El punto de discusión, en todo caso, será un artículo del proyecto del macrismo que propone eliminar los topes a las comisiones una vez que se haya alcanzado el nivel de competencia deseado.

Tal como denunció en la reunión el presidente de la Comisión Nacional de Defensa de la Competencia (CNDC), Esteban Greco, la concentración del mercado de tarjetas de crédito es muy alta.

La empresa Prisma, propiedad de 14 bancos, controla el 80 % del mercado con varias tarjetas, en especial Visa, que por su parte tiene casi el 60 % del total.

En este mismo sentido se manifestó José García Hamilton, funcionario de la Secretaría de Comercio, quien advirtió que la propuesta que se discute en Diputados "no va a solucionar para nada el problema de la falta de competencia en el mercado de tarjetas de crédito", e incluso consideró que esta ley "va a ser una barrera al ingreso de cualquier otro competidor".

Cesar Bastién, director ejecutivo de la Asociación de Tarjetas de Crédito y Compra (Atacyc), señaló que "el arancel promedio de la Argentina no es muy distinto a lo que se está cobrando en la región", y advirtió que "una reducción del arancel afecta fuertemente a las tarjetas y a los comercios, a los usuarios y al Estado".

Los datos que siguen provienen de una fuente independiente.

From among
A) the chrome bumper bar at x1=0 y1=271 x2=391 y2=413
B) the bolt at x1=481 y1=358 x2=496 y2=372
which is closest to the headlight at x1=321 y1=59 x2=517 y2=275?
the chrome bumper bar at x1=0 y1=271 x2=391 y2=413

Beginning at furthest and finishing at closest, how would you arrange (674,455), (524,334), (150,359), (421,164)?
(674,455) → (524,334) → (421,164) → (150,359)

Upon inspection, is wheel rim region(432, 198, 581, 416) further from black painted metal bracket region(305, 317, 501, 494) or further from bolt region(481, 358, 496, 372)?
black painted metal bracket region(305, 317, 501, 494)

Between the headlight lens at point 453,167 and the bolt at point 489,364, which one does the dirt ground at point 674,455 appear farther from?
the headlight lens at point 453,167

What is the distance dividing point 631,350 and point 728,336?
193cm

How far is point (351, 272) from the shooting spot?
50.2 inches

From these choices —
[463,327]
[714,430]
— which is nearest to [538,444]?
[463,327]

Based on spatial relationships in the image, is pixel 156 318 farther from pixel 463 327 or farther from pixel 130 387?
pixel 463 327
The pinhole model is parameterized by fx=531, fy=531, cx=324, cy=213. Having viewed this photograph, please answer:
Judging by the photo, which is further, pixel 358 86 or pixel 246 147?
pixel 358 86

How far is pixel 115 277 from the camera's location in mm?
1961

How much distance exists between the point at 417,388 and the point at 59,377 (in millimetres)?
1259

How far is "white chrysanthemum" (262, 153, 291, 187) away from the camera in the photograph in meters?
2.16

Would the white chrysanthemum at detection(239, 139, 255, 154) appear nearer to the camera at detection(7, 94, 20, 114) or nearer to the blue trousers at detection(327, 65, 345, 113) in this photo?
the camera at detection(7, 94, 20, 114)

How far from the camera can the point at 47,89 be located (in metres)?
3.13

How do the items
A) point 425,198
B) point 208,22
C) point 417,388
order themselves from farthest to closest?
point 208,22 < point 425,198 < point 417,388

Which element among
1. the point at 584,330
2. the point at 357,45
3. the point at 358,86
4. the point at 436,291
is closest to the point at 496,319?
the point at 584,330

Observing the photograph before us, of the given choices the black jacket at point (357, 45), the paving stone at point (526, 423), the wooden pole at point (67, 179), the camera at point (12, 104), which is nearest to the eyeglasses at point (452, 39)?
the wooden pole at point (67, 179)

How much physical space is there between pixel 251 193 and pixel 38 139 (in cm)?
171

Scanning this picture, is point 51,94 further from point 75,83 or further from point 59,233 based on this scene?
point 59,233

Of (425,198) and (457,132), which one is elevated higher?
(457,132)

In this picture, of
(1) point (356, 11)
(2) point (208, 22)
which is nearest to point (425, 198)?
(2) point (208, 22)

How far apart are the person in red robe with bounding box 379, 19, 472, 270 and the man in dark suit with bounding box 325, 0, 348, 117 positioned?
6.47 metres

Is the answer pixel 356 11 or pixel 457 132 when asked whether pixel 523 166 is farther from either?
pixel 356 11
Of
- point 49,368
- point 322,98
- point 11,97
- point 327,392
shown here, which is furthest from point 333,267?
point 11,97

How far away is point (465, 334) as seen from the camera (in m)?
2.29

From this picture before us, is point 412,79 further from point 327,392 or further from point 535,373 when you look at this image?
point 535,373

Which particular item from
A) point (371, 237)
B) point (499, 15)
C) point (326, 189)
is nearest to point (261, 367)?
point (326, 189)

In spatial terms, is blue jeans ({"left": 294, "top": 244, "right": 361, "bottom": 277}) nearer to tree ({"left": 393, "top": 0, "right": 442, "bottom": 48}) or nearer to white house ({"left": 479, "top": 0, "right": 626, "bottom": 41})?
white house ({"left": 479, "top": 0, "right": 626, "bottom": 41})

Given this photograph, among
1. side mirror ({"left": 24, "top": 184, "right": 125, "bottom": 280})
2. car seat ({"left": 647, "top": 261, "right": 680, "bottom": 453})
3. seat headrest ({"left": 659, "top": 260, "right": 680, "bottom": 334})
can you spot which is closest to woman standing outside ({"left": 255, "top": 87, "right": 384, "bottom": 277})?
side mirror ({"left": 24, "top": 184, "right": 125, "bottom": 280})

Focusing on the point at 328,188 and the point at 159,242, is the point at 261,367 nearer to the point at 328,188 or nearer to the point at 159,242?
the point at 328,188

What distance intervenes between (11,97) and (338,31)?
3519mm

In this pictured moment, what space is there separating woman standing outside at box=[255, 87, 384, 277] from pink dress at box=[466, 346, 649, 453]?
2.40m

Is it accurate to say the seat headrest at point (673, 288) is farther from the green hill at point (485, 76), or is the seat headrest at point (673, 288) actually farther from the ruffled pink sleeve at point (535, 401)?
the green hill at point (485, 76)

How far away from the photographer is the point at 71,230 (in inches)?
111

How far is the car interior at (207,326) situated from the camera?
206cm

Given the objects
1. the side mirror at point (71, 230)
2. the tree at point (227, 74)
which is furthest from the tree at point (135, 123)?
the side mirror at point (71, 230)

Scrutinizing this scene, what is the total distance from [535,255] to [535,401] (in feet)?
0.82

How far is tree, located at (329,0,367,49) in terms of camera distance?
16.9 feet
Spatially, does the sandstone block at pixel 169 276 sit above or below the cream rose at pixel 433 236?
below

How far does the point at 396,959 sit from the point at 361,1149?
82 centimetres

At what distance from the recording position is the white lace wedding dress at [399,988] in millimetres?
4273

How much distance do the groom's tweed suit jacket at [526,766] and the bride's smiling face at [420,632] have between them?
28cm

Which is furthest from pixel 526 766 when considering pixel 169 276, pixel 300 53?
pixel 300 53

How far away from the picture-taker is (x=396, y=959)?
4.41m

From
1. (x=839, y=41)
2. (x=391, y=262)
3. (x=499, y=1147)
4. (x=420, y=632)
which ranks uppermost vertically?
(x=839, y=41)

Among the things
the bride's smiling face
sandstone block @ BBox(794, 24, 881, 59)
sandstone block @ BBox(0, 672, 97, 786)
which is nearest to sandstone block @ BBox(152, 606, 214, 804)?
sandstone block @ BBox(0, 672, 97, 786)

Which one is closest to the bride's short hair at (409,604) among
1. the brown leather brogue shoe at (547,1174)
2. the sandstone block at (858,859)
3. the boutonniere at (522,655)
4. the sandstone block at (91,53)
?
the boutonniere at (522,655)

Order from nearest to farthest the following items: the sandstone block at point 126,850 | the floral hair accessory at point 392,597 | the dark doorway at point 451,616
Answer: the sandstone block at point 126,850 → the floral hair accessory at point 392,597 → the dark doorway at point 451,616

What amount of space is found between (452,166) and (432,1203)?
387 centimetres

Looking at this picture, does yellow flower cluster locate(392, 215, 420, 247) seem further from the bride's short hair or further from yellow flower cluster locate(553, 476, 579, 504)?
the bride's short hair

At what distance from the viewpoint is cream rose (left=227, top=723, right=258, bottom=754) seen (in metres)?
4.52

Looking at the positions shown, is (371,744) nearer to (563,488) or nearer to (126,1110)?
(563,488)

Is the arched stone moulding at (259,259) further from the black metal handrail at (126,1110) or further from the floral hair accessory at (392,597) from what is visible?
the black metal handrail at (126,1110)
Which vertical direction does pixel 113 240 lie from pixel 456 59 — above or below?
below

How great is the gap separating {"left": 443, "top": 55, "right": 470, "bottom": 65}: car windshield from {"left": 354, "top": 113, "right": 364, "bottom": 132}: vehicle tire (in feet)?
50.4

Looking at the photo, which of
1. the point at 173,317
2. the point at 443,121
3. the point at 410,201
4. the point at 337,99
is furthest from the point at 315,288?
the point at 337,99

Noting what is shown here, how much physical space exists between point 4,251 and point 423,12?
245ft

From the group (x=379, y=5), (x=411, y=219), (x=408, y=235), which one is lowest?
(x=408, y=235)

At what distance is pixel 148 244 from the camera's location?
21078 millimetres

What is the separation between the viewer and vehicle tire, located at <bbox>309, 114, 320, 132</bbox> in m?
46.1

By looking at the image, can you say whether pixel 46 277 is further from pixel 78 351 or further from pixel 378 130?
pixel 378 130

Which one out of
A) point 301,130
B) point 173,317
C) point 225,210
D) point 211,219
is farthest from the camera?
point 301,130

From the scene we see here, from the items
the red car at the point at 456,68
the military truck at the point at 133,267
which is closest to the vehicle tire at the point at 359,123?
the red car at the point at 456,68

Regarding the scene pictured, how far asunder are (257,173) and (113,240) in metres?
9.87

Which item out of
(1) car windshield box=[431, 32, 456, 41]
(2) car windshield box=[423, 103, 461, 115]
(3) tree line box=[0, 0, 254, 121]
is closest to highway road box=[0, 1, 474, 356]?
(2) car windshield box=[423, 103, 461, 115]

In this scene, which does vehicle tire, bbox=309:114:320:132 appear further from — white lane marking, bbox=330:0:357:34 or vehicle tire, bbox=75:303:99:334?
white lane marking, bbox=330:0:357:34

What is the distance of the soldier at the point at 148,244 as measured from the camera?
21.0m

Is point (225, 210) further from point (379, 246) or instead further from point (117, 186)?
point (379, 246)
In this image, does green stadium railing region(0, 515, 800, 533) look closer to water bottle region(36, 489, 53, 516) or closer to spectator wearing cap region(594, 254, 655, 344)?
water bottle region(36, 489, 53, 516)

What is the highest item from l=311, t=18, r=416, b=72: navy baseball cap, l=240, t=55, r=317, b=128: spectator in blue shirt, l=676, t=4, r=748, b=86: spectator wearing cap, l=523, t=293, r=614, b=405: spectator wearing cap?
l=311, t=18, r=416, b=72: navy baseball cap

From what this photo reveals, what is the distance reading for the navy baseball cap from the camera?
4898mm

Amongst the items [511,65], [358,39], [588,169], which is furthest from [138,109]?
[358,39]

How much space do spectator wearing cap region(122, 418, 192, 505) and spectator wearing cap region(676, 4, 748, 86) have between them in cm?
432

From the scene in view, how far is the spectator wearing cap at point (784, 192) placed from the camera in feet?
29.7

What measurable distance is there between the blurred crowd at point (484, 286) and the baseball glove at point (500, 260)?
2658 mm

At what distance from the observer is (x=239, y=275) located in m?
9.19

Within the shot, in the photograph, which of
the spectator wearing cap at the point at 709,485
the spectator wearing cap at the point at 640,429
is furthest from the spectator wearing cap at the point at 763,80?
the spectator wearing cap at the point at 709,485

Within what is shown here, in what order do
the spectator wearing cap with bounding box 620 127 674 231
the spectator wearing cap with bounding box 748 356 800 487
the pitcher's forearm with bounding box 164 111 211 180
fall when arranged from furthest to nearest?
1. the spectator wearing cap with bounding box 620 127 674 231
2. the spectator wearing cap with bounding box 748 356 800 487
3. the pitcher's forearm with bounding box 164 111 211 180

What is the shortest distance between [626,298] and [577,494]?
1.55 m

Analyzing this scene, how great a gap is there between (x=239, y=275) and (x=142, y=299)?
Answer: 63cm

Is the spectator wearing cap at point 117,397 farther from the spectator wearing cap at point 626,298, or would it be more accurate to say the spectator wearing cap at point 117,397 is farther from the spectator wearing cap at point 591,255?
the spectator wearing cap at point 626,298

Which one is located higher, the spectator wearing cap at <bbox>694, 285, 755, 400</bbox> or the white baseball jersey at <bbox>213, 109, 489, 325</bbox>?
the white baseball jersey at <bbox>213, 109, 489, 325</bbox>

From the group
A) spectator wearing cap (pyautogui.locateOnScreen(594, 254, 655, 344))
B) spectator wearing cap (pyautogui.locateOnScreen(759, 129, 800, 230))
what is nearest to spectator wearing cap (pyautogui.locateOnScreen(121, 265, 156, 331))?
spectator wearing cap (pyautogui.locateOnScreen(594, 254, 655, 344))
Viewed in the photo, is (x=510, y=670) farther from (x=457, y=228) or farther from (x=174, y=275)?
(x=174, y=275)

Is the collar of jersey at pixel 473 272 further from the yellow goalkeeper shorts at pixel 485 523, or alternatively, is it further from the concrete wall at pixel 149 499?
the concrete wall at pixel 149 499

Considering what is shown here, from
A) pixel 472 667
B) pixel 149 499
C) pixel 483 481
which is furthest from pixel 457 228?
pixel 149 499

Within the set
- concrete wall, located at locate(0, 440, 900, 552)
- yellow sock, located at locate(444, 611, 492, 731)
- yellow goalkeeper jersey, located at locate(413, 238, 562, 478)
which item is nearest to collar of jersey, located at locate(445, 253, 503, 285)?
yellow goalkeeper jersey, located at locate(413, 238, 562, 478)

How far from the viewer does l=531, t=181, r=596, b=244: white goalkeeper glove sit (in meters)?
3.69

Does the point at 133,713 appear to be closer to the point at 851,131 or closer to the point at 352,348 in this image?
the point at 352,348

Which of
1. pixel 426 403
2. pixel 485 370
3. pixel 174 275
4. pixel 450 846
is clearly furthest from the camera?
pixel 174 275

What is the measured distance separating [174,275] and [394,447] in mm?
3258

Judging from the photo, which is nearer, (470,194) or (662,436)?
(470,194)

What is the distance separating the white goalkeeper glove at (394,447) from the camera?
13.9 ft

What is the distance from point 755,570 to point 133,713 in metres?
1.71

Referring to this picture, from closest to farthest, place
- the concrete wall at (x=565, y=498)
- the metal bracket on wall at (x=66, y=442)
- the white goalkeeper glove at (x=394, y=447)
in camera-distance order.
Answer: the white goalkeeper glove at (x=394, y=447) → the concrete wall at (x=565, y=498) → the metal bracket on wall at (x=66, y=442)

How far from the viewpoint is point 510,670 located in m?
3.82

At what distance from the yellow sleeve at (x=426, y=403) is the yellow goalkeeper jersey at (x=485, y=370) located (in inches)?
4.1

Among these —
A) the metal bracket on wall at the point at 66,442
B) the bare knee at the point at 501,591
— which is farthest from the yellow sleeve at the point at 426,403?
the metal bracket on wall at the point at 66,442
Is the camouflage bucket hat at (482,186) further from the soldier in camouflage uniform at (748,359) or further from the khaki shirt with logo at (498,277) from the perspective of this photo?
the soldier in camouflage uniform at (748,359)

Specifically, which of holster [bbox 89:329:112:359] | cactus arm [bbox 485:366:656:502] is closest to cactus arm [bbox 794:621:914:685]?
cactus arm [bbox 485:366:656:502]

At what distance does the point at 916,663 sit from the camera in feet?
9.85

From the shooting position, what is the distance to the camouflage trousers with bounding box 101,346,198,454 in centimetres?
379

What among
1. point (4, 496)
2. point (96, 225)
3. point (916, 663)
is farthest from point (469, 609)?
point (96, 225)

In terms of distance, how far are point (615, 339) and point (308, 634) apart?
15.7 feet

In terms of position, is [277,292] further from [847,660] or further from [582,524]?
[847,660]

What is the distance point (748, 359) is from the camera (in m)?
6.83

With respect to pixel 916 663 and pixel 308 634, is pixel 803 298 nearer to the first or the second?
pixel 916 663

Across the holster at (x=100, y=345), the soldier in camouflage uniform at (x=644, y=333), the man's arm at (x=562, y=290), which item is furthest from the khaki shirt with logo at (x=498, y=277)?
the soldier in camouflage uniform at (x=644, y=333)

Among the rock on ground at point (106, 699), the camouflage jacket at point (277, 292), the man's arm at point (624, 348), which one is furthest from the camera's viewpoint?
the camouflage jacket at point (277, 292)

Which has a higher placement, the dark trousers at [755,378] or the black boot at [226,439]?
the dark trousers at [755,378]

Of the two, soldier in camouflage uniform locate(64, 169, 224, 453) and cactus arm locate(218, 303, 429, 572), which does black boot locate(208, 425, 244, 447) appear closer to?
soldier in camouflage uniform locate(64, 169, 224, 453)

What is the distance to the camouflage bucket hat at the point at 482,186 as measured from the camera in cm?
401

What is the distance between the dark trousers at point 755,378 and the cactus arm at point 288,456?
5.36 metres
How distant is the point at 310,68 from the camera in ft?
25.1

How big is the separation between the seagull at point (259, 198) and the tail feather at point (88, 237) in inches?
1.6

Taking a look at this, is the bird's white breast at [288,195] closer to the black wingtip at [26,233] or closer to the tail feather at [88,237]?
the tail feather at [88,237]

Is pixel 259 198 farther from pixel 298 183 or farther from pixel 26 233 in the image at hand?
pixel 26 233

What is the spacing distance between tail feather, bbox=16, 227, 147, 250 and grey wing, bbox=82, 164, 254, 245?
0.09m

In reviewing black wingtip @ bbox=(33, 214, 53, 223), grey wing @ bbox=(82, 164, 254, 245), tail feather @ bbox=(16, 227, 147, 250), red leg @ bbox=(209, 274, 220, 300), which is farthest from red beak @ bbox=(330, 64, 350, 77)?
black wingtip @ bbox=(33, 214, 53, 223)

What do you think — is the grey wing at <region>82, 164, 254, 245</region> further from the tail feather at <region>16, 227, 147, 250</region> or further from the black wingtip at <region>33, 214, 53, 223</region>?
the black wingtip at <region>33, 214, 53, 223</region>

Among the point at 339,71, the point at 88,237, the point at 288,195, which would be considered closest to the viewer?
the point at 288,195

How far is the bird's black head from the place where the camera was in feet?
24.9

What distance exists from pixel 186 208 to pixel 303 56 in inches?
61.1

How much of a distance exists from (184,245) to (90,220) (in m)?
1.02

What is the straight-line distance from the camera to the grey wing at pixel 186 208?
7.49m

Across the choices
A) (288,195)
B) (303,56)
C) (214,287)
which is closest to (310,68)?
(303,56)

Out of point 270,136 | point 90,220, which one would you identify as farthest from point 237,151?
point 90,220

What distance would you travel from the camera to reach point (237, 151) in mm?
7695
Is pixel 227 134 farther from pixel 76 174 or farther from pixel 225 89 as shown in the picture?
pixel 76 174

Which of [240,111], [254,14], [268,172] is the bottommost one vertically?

Del otro lado del mostrador empresario, Osvaldo Cornide, presidente de CAME, fijó la posición del comercio: "En los últimos 12 meses los comercios les transfirieron a los bancos $14.563 millones en comisiones. Si se hubiesen bajado, tal como lo votó el Senado, los comerciantes hubieran ahorrado $8.600 millones", sostuvo durante la reunión de la Comisión de Legislación General.

Alberto Garay, uno de los representantes de Prisma, afirmó que el proyecto es "inconstitucional" porque, a su juicio, viola el derecho a ejercer el comercio y la industria lícita, y la propiedad privada.

Los dirigentes empresarios expusieron después de una fuerte discusión entre diputados de Cambiemos y del Frente para la Victoria (FPV). Estos últimos intentaron que la comisión emitiera ayer mismo dictamen del proyecto tal como venía del Senado y denunciaron maniobras dilatorias del bloque oficialista.

"Hay una urgencia por parte de las Pymes de nuestro país, que están atravesando una crisis", levantó la voz Carolina Gaillard, quien se paró para exigirle cara a cara a Lipovetzky que habilitara la firma del dictamen.

Luego de demorar 2 meses el inicio del tratamiento del proyecto, estaba previsto que la iniciativa se debatiera la semana pasada en un plenario de comisiones.

El oficialismo primero pospuso esa convocatoria y después decidió que se reuniera sólo la comisión de Legislación General, en un encuentro "informativo", es decir, sin facultad para dictaminar.

Tras intensas negociaciones, el oficialismo finalmente acordó con CAME introducir cambios y producir dictamen el martes próximo.